Listing:

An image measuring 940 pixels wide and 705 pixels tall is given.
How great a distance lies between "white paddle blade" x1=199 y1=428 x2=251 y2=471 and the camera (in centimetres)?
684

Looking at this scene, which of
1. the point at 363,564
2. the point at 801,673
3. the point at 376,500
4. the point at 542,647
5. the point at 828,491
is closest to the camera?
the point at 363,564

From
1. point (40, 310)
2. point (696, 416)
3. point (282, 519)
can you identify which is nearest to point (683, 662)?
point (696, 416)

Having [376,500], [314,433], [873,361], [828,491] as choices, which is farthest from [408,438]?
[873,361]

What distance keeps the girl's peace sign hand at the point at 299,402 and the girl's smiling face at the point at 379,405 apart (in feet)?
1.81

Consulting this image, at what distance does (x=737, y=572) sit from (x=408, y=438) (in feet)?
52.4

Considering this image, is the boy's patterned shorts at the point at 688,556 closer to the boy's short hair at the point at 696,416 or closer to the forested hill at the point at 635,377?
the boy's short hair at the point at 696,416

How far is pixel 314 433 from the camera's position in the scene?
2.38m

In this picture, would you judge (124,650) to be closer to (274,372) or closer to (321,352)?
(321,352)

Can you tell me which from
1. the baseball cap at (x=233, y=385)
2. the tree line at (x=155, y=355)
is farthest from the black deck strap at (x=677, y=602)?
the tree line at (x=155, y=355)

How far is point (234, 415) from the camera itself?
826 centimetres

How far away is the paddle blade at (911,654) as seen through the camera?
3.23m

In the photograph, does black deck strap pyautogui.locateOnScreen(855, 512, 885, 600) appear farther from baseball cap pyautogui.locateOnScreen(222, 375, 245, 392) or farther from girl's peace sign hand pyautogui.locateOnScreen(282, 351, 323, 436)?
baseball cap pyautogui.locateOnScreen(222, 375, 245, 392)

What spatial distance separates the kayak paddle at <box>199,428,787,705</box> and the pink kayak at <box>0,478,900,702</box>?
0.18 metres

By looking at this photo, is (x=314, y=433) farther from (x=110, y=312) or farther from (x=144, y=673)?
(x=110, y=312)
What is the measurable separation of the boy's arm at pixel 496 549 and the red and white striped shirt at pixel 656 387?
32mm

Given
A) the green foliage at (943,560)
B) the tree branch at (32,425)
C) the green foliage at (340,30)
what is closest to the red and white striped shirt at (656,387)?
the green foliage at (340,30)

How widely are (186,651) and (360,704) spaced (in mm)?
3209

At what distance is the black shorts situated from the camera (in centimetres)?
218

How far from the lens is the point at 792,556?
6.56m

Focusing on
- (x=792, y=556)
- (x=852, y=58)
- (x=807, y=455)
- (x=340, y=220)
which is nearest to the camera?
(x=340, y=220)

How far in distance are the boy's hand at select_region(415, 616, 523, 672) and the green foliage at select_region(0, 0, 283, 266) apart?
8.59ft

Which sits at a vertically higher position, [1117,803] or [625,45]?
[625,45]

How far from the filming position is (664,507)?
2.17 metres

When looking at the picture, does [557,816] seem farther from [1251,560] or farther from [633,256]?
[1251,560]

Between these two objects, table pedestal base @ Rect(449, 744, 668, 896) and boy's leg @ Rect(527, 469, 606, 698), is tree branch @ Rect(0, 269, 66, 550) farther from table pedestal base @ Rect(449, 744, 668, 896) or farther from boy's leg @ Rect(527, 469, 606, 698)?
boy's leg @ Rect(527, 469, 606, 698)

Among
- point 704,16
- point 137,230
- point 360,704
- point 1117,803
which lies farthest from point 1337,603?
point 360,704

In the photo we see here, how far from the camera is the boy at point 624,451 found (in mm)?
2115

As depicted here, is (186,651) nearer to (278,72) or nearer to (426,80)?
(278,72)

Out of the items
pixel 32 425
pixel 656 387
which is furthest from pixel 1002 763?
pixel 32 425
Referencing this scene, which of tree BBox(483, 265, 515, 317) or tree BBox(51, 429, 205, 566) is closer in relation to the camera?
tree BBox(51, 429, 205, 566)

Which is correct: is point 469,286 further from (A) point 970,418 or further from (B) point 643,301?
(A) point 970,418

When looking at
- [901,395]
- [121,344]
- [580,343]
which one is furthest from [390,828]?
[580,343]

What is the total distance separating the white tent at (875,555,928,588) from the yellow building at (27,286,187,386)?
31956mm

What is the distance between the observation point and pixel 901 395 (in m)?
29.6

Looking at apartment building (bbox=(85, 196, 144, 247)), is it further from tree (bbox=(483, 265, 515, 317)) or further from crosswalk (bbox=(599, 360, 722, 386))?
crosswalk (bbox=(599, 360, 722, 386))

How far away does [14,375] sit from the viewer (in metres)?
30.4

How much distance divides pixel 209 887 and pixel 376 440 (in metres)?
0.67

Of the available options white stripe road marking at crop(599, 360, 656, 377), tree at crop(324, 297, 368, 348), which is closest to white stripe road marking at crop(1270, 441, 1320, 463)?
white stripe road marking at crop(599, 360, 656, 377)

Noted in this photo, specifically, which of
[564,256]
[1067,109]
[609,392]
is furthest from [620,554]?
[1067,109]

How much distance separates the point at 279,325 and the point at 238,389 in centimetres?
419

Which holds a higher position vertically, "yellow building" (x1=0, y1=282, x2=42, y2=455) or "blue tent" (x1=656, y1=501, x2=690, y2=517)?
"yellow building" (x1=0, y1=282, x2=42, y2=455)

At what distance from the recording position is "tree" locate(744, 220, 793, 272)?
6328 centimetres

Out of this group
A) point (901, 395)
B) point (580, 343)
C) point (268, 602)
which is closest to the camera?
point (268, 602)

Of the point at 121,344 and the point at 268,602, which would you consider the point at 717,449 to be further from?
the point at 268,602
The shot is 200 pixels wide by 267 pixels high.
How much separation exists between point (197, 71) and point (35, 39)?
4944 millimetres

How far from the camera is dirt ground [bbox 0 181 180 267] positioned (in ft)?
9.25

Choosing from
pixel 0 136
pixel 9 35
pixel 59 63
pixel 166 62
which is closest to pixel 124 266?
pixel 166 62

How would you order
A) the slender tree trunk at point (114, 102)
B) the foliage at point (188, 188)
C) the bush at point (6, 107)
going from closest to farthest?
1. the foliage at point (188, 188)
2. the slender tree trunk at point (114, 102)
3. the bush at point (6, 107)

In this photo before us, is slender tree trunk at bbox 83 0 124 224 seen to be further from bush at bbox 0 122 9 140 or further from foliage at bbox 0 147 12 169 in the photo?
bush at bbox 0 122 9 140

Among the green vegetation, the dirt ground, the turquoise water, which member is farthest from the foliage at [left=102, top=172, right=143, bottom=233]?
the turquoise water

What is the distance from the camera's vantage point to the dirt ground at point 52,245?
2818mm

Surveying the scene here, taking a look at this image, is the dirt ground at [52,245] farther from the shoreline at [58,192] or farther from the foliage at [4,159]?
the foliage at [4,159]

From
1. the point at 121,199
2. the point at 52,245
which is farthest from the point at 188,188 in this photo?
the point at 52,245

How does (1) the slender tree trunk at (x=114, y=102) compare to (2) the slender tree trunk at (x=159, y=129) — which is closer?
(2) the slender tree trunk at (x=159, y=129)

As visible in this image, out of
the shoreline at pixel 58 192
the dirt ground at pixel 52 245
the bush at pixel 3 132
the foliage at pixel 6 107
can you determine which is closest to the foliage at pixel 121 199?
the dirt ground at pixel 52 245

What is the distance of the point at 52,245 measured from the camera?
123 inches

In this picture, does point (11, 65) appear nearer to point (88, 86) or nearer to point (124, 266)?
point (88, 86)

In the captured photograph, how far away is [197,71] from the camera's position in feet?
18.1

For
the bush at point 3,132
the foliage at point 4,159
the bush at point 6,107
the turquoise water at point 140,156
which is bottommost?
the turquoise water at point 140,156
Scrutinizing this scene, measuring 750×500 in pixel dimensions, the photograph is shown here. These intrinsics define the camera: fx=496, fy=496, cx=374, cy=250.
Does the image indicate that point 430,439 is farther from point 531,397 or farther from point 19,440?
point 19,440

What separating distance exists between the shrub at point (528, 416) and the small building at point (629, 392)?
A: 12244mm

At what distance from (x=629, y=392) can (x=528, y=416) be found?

Task description: Copy out the lines from the one containing "How far from the camera is dirt" through the one containing "3. the bush at point (6, 107)", both included, with no changes.

Output for this task:
How far from the camera is dirt ground [bbox 0 181 180 267] positioned (in ft)?
9.25

Choosing from
pixel 0 136
pixel 9 35
pixel 59 63
pixel 166 62
which is closest to pixel 124 266?
pixel 166 62

How would you order
A) the slender tree trunk at point (114, 102)
B) the foliage at point (188, 188)
C) the bush at point (6, 107)
going from closest to farthest?
1. the foliage at point (188, 188)
2. the slender tree trunk at point (114, 102)
3. the bush at point (6, 107)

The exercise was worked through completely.